Pedro Almodovar’ın yeni filmi ‘Julieta’, vizyona girdi. Seyirci, her zamanki Almodóvar etkisini yakalayamadığını söylese de, bu durum Almodovar’ın pek umrunda değil. Film, Julieta’nın sevgilisiyle Portekiz’e yerleşmeye karar verdiği sahneyle başlıyor. Fakat gelen bir mektupla, Julieta kararından vazgeçiyor ve sevgilisinden ayrılıyor.
Julieta’nın geçmişine dönmemize sebep olan bu mektup, 12 senedir görmediği kızından geliyor. Tam o günlerde kızının arkadaşıyla karşılaşması da her şeyi derinleştiriyor. Sonra bir flashback’le Julieta’nın trende eşiyle nasıl tanıştığını izliyoruz. Sık flashback’lerle bugüne dönüyoruz ve Julieta, kızına uzun bir mektup yazmaya koyuluyor. Bu mektup, sıradan bir mektup değil elbette, bir yüzleşme, günah çıkarma mektubu…

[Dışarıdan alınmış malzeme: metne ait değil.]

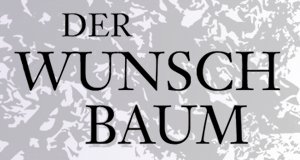 Der Wunschbaum – Bild: Euro Video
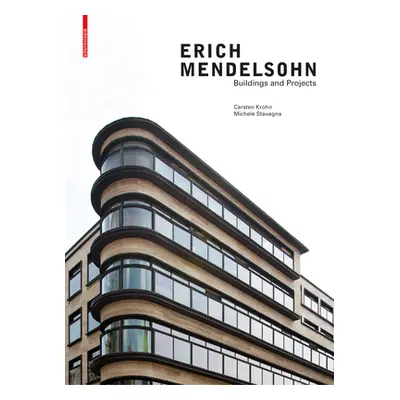 "Erich Mendelsohn: Buildings and Projects" - "" ("Krohn Carsten")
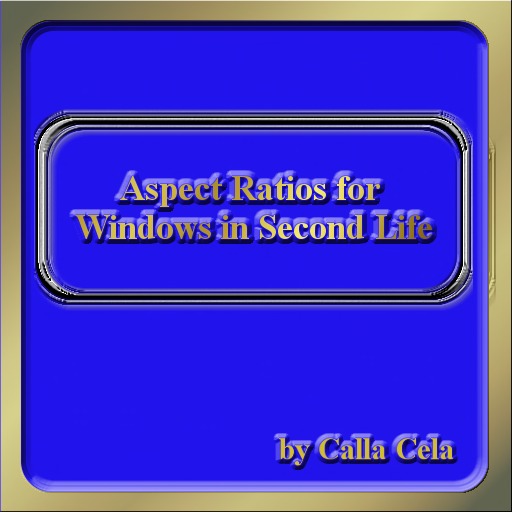 Aspect Ratios for Windows in Second Life
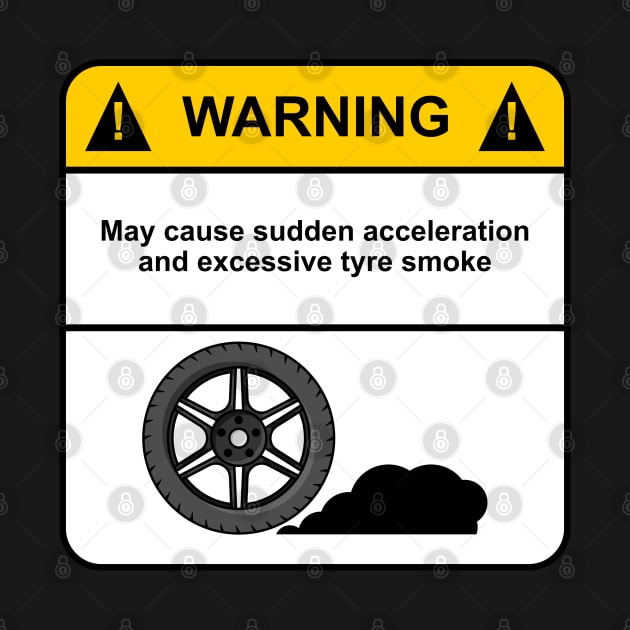 Burnout warning - Tyre Smoke by CC I Design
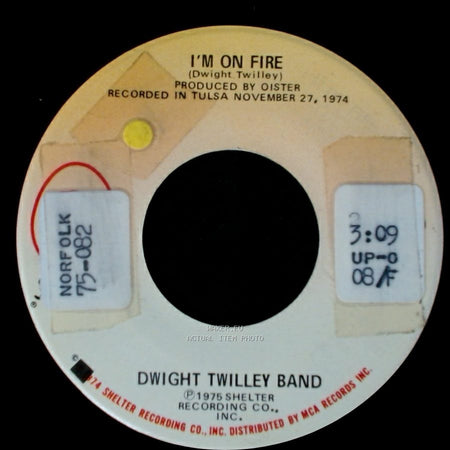 Dwight Twilley Band - I'm On Fire / Did You See What Happened? side A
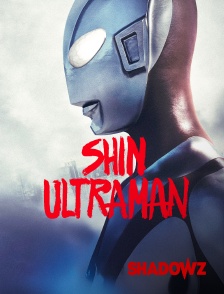 Shadowz - Shin Ultraman en replay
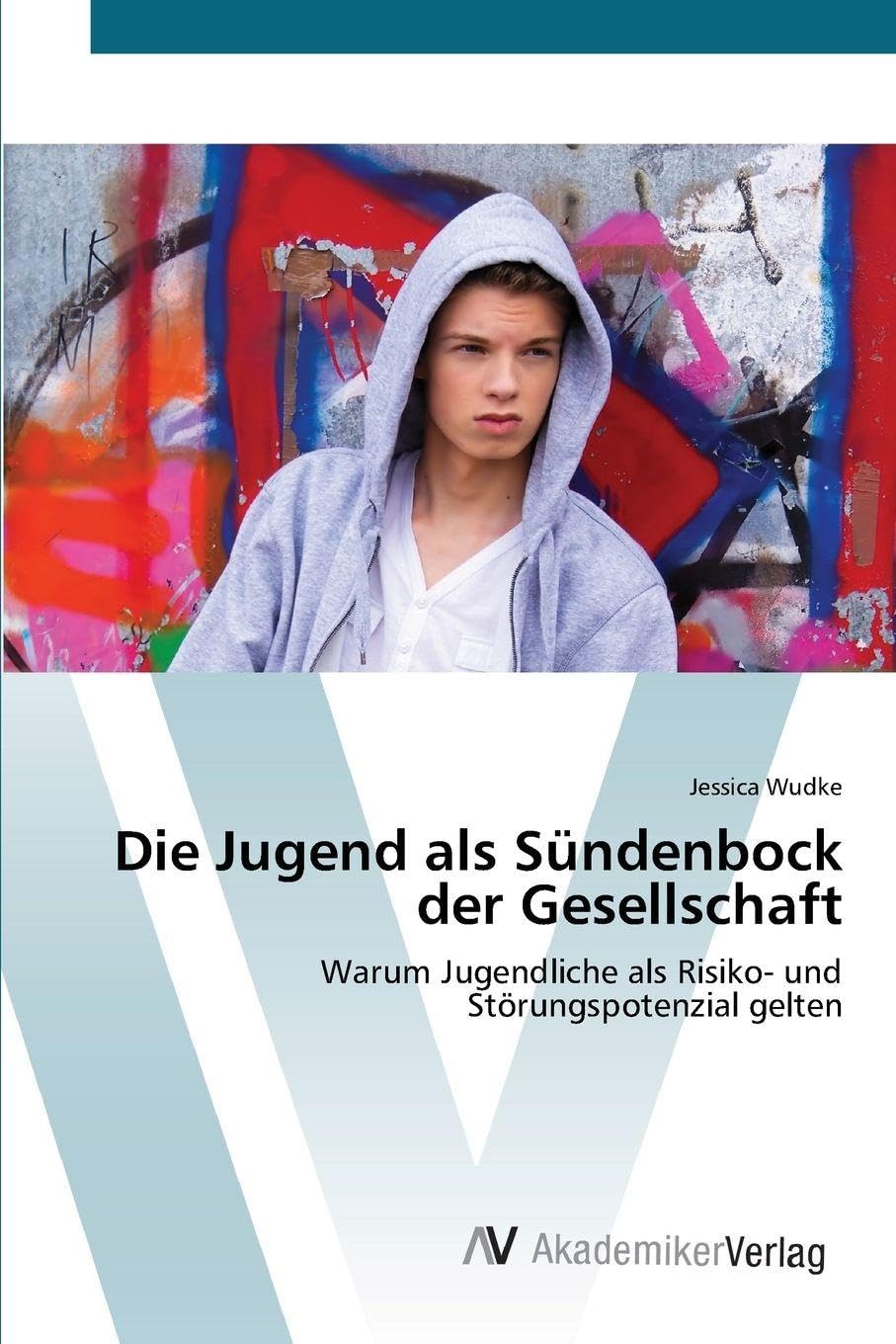 Die Jugend als Sündenbock der Gesellschaft Law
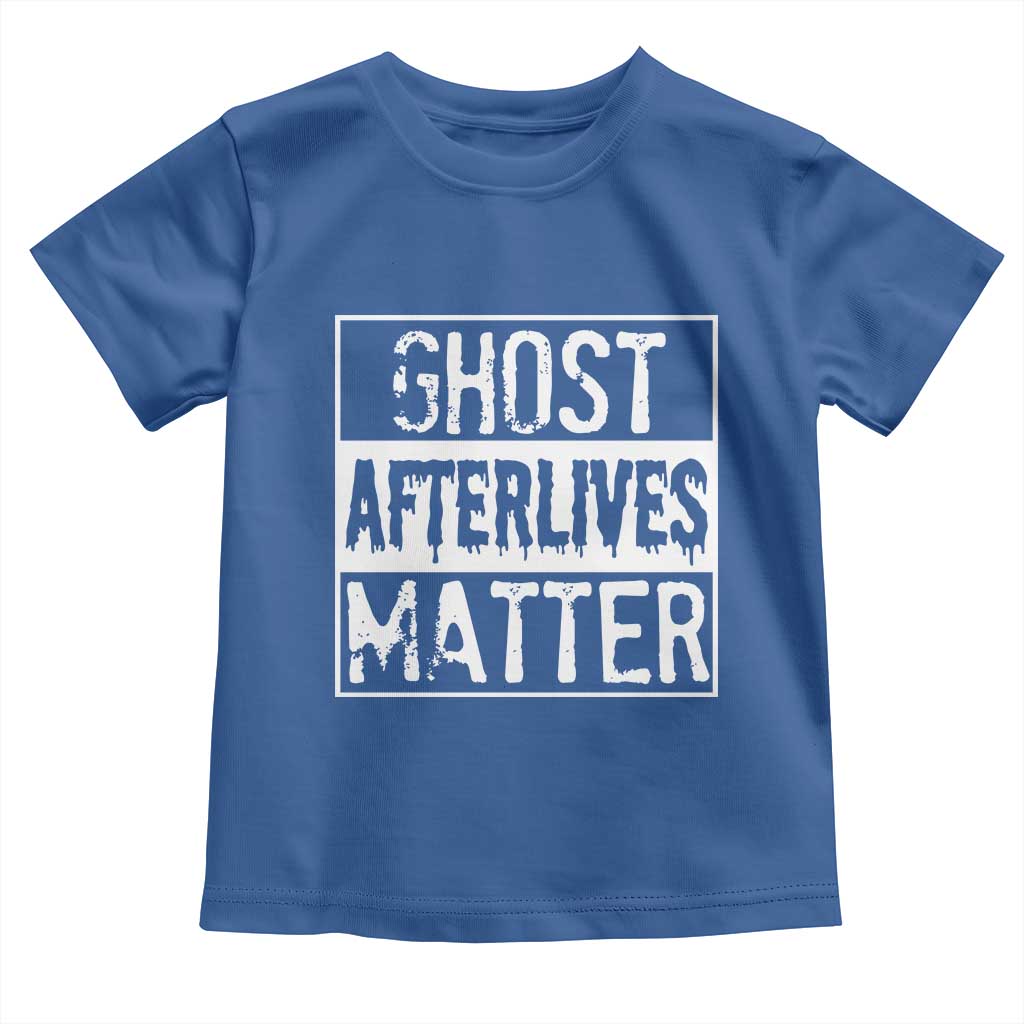 Funny Ghost Hunting Toddler T Shirt Ghost Afterlives Matter Paranormal Investigator - Wonder Print Shop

Filmde Adriana Ugarte Julieta’nın gençliğini oynarken, Emma Suárez’i olgun Julieta rolünde izliyoruz. Her iki ismin de son derece başarılı olduklarını gönül rahatlığıyla söyleyebiliriz. Film, her şeyin ötesinde bir annenin kızıyla olan ilişkisine dair, hatta belki ‘hastalıklı’ ilişkisine dair çarpıcı bir bakış açısı sunuyor.